**What the task requires**: The records below must be returned in full and unaltered.

+ + + + + + +

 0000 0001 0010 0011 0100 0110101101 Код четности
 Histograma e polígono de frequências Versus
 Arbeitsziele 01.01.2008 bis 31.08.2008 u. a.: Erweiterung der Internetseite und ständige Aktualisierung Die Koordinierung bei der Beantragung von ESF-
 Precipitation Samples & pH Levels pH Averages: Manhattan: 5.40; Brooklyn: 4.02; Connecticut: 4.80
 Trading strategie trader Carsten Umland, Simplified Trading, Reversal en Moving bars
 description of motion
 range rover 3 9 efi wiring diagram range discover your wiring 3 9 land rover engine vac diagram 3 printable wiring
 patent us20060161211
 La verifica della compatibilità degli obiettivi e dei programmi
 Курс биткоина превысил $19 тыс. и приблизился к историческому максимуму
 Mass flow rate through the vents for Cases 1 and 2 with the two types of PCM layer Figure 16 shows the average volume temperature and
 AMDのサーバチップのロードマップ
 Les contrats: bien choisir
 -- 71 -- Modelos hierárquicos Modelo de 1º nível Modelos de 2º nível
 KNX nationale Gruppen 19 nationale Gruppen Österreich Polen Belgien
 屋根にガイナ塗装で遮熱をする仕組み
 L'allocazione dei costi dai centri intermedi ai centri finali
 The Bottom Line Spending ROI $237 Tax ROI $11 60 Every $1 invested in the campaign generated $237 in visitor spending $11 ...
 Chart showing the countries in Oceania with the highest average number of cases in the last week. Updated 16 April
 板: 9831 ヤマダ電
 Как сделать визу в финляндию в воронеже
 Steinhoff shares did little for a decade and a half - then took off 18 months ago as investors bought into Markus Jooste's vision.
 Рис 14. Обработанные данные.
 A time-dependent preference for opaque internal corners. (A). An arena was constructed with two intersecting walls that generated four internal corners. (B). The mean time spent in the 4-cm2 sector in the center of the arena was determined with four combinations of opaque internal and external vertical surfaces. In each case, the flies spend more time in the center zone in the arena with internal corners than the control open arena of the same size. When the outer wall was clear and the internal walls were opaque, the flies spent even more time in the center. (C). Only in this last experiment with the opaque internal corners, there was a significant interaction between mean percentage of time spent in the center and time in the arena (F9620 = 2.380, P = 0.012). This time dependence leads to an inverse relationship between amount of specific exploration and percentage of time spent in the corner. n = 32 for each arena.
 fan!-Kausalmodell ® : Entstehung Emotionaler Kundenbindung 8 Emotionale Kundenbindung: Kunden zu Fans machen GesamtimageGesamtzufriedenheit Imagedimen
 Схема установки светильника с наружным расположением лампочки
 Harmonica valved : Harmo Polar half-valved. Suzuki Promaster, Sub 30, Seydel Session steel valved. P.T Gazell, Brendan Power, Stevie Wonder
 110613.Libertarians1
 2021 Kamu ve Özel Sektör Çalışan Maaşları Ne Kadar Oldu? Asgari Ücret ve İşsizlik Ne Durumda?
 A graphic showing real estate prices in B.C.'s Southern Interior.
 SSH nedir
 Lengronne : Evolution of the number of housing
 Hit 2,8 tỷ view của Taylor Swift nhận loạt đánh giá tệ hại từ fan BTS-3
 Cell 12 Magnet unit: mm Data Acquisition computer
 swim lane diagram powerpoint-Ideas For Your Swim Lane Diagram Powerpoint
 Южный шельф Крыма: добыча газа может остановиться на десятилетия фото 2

+ + + + + + +

**Solution to this task**:
 0000 0001 0010 0011 0100 0110101101 Код четности
 Histograma e polígono de frequências Versus
 Arbeitsziele 01.01.2008 bis 31.08.2008 u. a.: Erweiterung der Internetseite und ständige Aktualisierung Die Koordinierung bei der Beantragung von ESF-
 Precipitation Samples & pH Levels pH Averages: Manhattan: 5.40; Brooklyn: 4.02; Connecticut: 4.80
 Trading strategie trader Carsten Umland, Simplified Trading, Reversal en Moving bars
 description of motion
 range rover 3 9 efi wiring diagram range discover your wiring 3 9 land rover engine vac diagram 3 printable wiring
 patent us20060161211
 La verifica della compatibilità degli obiettivi e dei programmi
 Курс биткоина превысил $19 тыс. и приблизился к историческому максимуму
 Mass flow rate through the vents for Cases 1 and 2 with the two types of PCM layer Figure 16 shows the average volume temperature and
 AMDのサーバチップのロードマップ
 Les contrats: bien choisir
 -- 71 -- Modelos hierárquicos Modelo de 1º nível Modelos de 2º nível
 KNX nationale Gruppen 19 nationale Gruppen Österreich Polen Belgien
 屋根にガイナ塗装で遮熱をする仕組み
 L'allocazione dei costi dai centri intermedi ai centri finali
 The Bottom Line Spending ROI $237 Tax ROI $11 60 Every $1 invested in the campaign generated $237 in visitor spending $11 ...
 Chart showing the countries in Oceania with the highest average number of cases in the last week. Updated 16 April
 板: 9831 ヤマダ電
 Как сделать визу в финляндию в воронеже
 Steinhoff shares did little for a decade and a half - then took off 18 months ago as investors bought into Markus Jooste's vision.
 Рис 14. Обработанные данные.
 A time-dependent preference for opaque internal corners. (A). An arena was constructed with two intersecting walls that generated four internal corners. (B). The mean time spent in the 4-cm2 sector in the center of the arena was determined with four combinations of opaque internal and external vertical surfaces. In each case, the flies spend more time in the center zone in the arena with internal corners than the control open arena of the same size. When the outer wall was clear and the internal walls were opaque, the flies spent even more time in the center. (C). Only in this last experiment with the opaque internal corners, there was a significant interaction between mean percentage of time spent in the center and time in the arena (F9620 = 2.380, P = 0.012). This time dependence leads to an inverse relationship between amount of specific exploration and percentage of time spent in the corner. n = 32 for each arena.
 fan!-Kausalmodell ® : Entstehung Emotionaler Kundenbindung 8 Emotionale Kundenbindung: Kunden zu Fans machen GesamtimageGesamtzufriedenheit Imagedimen
 Схема установки светильника с наружным расположением лампочки
 Harmonica valved : Harmo Polar half-valved. Suzuki Promaster, Sub 30, Seydel Session steel valved. P.T Gazell, Brendan Power, Stevie Wonder
 110613.Libertarians1
 2021 Kamu ve Özel Sektör Çalışan Maaşları Ne Kadar Oldu? Asgari Ücret ve İşsizlik Ne Durumda?
 A graphic showing real estate prices in B.C.'s Southern Interior.
 SSH nedir
 Lengronne : Evolution of the number of housing
 Hit 2,8 tỷ view của Taylor Swift nhận loạt đánh giá tệ hại từ fan BTS-3
 Cell 12 Magnet unit: mm Data Acquisition computer
 swim lane diagram powerpoint-Ideas For Your Swim Lane Diagram Powerpoint
 Южный шельф Крыма: добыча газа может остановиться на десятилетия фото 2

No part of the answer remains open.